JOB A: According to the Morrisons campaign article, during which program does the new campaign get its prime spot tonight?
JOB B: Please repeat the part of the Morrisons campaign article starting at "Alongside the returning" and ending at "works, says Eyre.".
JOB C: Turn the paragraph of the Morrisons campaign article that begins "Judging by the heavyweight point of sale" into a short bulleted list of its main facts.

-- start of DOCUMENT SEGMENT --

Like it or not, anyone who can’t recall the ‘More Reasons to Shop at Morrisons’ jingle, which last aired when George W Bush and Tony Blair were in power, is likely to have it ringing in their heads soon enough.
In fact, the supermarket’s chief marketing officer Rachel Eyre reckons its new campaign, which kicks off tonight with a prime spot during Corrie, will reach nearly half of all adults on day one of the campaign alone.
Alongside the returning strapline, the ads feature “real-life” customers in various everyday situations – enjoying a meal deal at the café, stealing their child’s doughnuts, and collecting “Morrisons fivers” at the till.
Judging by the heavyweight point of sale lined up, Morrisons has also gone big in store for one of its most expensive ever marketing blitzes. This marks not just the relaunch of its More card, but also an attempt by the retailer to get back in the races when it comes to loyalty and value, with the campaign the culmination of a new approach that’s been eight months or more in the works, says Eyre.

-- end of DOCUMENT SEGMENT --
-- start of RECORDS SUPPLIED --

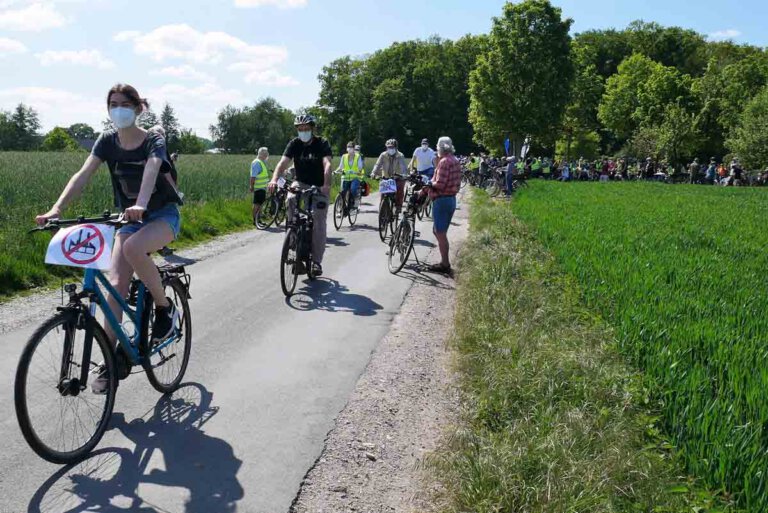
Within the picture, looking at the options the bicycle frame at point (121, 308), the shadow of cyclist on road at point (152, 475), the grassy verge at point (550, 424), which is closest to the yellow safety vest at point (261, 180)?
the grassy verge at point (550, 424)

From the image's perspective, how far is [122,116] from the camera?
396 cm

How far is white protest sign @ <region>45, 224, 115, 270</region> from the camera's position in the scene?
142 inches

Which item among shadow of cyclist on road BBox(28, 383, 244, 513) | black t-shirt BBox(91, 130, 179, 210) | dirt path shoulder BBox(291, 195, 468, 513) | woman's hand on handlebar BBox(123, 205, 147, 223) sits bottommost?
dirt path shoulder BBox(291, 195, 468, 513)

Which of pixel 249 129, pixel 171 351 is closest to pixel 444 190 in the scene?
pixel 171 351

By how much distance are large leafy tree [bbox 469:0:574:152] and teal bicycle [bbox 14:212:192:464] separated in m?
52.8

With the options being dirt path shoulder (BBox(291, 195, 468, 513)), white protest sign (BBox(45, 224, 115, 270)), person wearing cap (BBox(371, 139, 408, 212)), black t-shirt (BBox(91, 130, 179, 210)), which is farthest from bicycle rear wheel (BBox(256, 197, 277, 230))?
white protest sign (BBox(45, 224, 115, 270))

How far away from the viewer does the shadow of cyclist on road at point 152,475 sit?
323cm

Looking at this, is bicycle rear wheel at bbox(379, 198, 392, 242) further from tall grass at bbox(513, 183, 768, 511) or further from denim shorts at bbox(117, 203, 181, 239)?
denim shorts at bbox(117, 203, 181, 239)

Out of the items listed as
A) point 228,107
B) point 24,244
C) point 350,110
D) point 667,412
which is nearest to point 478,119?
point 350,110

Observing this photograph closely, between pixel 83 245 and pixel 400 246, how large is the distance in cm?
658

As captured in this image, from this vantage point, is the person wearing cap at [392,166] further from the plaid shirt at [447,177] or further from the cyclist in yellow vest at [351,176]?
the plaid shirt at [447,177]

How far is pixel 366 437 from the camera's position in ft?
13.9

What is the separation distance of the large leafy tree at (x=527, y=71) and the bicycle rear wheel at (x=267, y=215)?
139 feet

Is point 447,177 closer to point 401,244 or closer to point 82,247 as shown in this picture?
point 401,244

-- end of RECORDS SUPPLIED --

EXERCISE RESULT A: Corrie.

EXERCISE RESULT B:
Alongside the returning strapline, the ads feature “real-life” customers in various everyday situations – enjoying a meal deal at the café, stealing their child’s doughnuts, and collecting “Morrisons fivers” at the till.
Judging by the heavyweight point of sale lined up, Morrisons has also gone big in store for one of its most expensive ever marketing blitzes. This marks not just the relaunch of its More card, but also an attempt by the retailer to get back in the races when it comes to loyalty and value, with the campaign the culmination of a new approach that’s been eight months or more in the works, says Eyre.

EXERCISE RESULT C:
- Morrisons has gone big in store with heavyweight point of sale for one of its most expensive marketing blitzes ever.
- The campaign marks the relaunch of its More card.
- It is an attempt to get back in the races on loyalty and value.
- Eyre says it is the culmination of a new approach eight months or more in the works.